Y como bailas. Mueves las caderas de lado a lado y el
vestido se mete entre tus muslos dorados y tatuados. Te miro desde la mesa y tú
en la pista, sumergida en el compás. Se me consume el cigarro en los dedos
mientras te deseo. Pienso en cómo hacer para que entiendas que el amor que
sentimos no nos va a quitar individualidad si lo vivimos. Me miras desde allí,
sonríes y vuelves a cerrar los ojos. Yo solo quiero quitarte el vestido y
llevarte a la cama, y después a la mañana, despertarte a besos en el cuello.
Cuando el cigarro se
acaba me levanto decidido y me acerco por detrás a ella.
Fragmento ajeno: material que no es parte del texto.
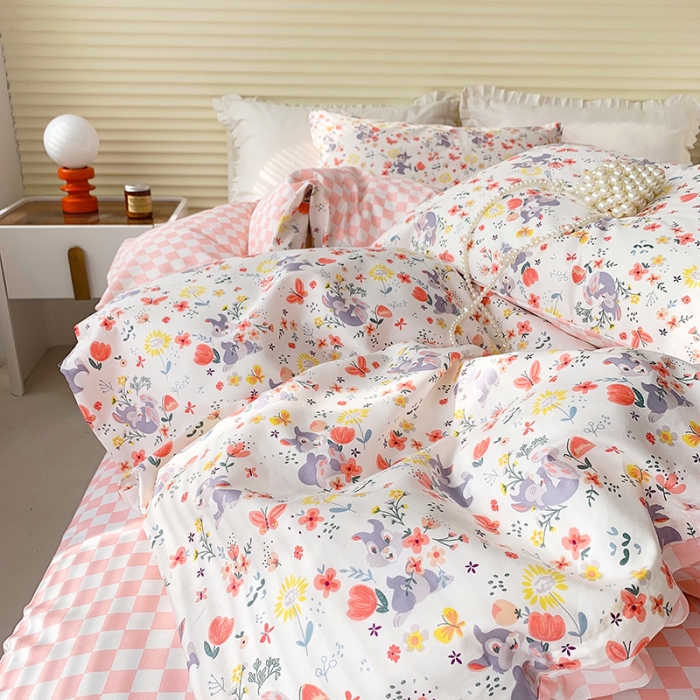 91家纺网 家纺一手货源 找家纺 怡家居 2022春季新款全棉四件套第五批 彩色小兔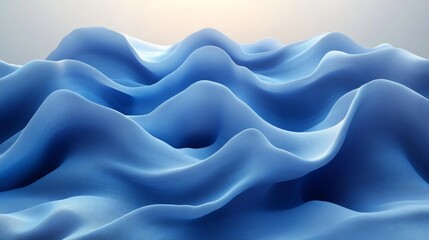 Obraz premium Abstract ocean waves with smooth curves in blue hues. Generative AI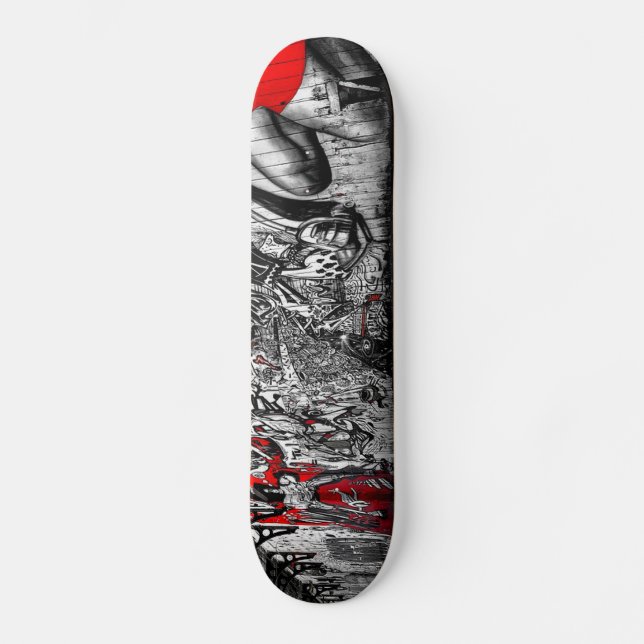 Skateboard Graffiti rouge et noir et blanc d'art de rue (Recto)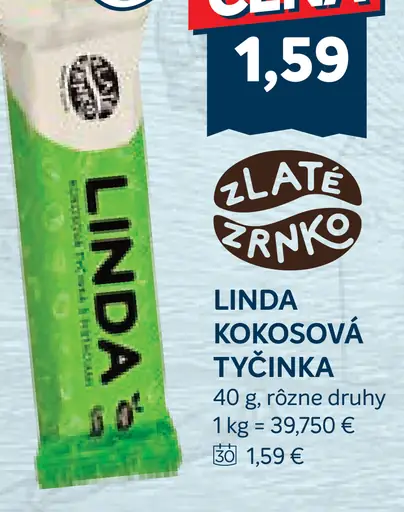 Linda kokosová tyčinka, rôzne druhy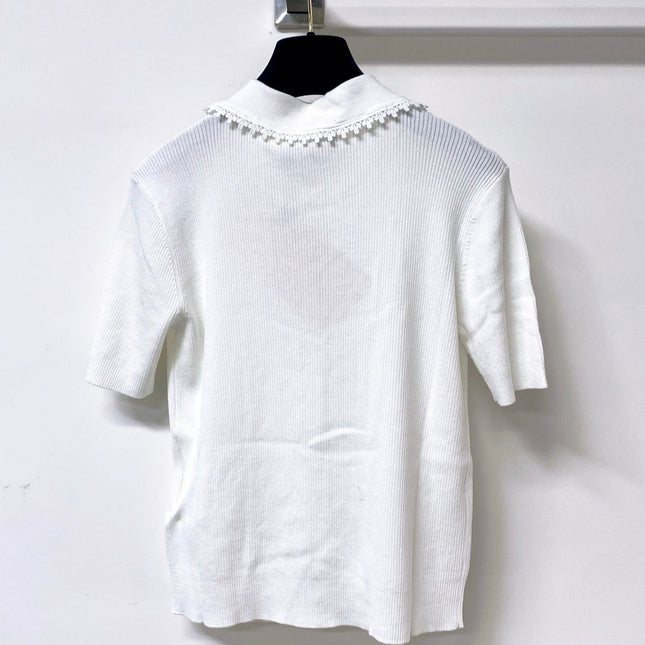 MIUMIU 26S SHORT-SLEEVED KNIT POLO SHIRT STYLE 1052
Abre los ojos sin
esperárselo y ríe, agarro sus caderas y bailo con ella, me acerco tanto que
puedo notar su culo en mi entrepierna. Se gira, me agarra el cuello y su nariz y
mi nariz se encuentran por el camino. Bailamos así unos minutos, y a mí me
parece encontrar ahí mismo la felicidad, entre su cuerpo. No sé cuánto tiempo
pasa desde que empezamos a besarnos hasta que consigo llevarla a casa. Si no
puedo tener su compromiso al menos quiero sentirla, necesito sentirla. Me
deshago del vestido, de la ropa interior y de los zapatos, le suelto el pelo
que cae por su espalda, aspiro el aroma. Estoy en el cielo. Ella juega con mi
pecho, me quita la camiseta, me desabrocha los pantalones. No llegamos a la
cama, no hay tiempo, la agarro de las caderas y la pongo contra la pared. Se
muerde los labios mientras beso sus pechos. La habitación da vueltas. No puedo
soltarme de su piel, me atrapa, me consume, es una delicia sentir su sudor cayendo
por mi pecho. Y gime, su respiración es fuerte, tanto que ni siquiera oigo la
mía. Estoy atrapado, y no quiero huir. Y al final, cuando nuestras gargantas
arden ya no sé donde empieza mi cuerpo y acaba el suyo. Solo oímos el sonido de
nuestros pulmones recuperándose y el reloj del salón –tic,tac,tic,tac- Abro los
ojos y ahí está, mirándome, le digo te quiero y se ríe, cansada, con el
flequillo pegado a la cara y está tan preciosa que casi quiero llorar. Me mira
y no dice nada, sujeta con fuerza mi cuello y yo aún no soy capaz de soltar sus
caderas. Sus piernas caen a cada lado de mi cuerpo, sin vida. Nos quedamos así
unos minutos hasta que mis piernas ceden y los dos caemos al suelo despacio. No
ocurre nada más que mi amor y su respiración aún jadeante. El sol que amanece
empieza a iluminar la sala. Ella mira al techo y yo la observo. Y yo la quiero.
Lo sabe, pero prefiere ignorarlo, y se levanta, desnuda, camina por la sala
hasta la cocina y bebe un gran vaso de agua mirando el jardín trasero. Yo no me
muevo, solo miro su precioso cuerpo dorado y pienso que tal vez, esta vez,
pueda ser mía de verdad, para siempre.